• Aim of the exercise:
Print the data exactly as it is given, please.

• Input data:
::::
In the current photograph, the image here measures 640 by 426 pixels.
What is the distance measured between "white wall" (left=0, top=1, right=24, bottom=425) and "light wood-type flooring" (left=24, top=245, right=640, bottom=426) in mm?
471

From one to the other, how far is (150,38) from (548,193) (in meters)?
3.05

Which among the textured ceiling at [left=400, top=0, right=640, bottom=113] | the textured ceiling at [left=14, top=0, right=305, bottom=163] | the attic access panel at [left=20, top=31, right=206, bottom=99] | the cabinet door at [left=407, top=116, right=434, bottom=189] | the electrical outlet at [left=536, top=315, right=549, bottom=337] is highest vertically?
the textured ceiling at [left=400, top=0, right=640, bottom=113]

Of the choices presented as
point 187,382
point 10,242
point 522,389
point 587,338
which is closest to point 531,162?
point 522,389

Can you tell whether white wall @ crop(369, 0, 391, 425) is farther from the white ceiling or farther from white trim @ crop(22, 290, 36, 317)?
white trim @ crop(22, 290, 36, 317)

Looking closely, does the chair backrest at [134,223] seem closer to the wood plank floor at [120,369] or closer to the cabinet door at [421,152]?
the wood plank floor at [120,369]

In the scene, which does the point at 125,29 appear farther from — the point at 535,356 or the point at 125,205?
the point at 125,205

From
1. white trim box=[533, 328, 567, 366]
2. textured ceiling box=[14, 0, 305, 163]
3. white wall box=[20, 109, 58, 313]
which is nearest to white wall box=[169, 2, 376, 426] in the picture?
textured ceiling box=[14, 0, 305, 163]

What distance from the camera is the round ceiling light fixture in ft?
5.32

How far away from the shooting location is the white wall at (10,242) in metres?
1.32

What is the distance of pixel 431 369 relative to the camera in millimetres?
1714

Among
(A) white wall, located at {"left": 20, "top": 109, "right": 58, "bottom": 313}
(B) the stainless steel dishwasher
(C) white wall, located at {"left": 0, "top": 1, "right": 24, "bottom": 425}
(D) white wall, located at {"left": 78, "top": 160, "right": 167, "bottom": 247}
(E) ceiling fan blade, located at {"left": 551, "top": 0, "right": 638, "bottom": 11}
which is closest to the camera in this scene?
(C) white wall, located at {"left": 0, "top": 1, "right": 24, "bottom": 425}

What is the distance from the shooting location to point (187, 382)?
::::
• Reply to the task:
In the current photograph, the image here measures 640 by 426 pixels.
What is the distance measured between "white wall" (left=0, top=1, right=24, bottom=425) and "light wood-type flooring" (left=24, top=245, right=640, bottom=426) in mm?
471

From one to the other, how far is (150,38) from (548,193) (in meters)?
3.05

Which among the textured ceiling at [left=400, top=0, right=640, bottom=113] | the textured ceiling at [left=14, top=0, right=305, bottom=163] | the attic access panel at [left=20, top=31, right=206, bottom=99] | the cabinet door at [left=407, top=116, right=434, bottom=189] | the electrical outlet at [left=536, top=315, right=549, bottom=337] is highest vertically?
the textured ceiling at [left=400, top=0, right=640, bottom=113]

Of the choices presented as
point 187,382
point 10,242
point 522,389
point 587,338
which is closest to point 531,162?
point 522,389

Can you tell whether white wall @ crop(369, 0, 391, 425) is farther from the white ceiling or farther from white trim @ crop(22, 290, 36, 317)?
white trim @ crop(22, 290, 36, 317)

Looking closely, does the chair backrest at [134,223] seem closer to the wood plank floor at [120,369] or closer to the cabinet door at [421,152]?
the wood plank floor at [120,369]

In the scene, which does the point at 125,29 appear farther from — the point at 535,356 or the point at 125,205?
the point at 125,205

From
1. white trim box=[533, 328, 567, 366]
2. textured ceiling box=[14, 0, 305, 163]
3. white wall box=[20, 109, 58, 313]
which is nearest to white wall box=[169, 2, 376, 426] in the picture?
textured ceiling box=[14, 0, 305, 163]

What distance from the camera is the round ceiling light fixture in ft?
5.32

How far away from the shooting location is the white wall at (10,242) in metres?
1.32

What is the distance of pixel 431 369 relative to the camera in millimetres?
1714

Among
(A) white wall, located at {"left": 20, "top": 109, "right": 58, "bottom": 313}
(B) the stainless steel dishwasher
(C) white wall, located at {"left": 0, "top": 1, "right": 24, "bottom": 425}
(D) white wall, located at {"left": 78, "top": 160, "right": 167, "bottom": 247}
(E) ceiling fan blade, located at {"left": 551, "top": 0, "right": 638, "bottom": 11}
which is closest to the camera in this scene?
(C) white wall, located at {"left": 0, "top": 1, "right": 24, "bottom": 425}

What is the distance from the shooting location to point (187, 382)?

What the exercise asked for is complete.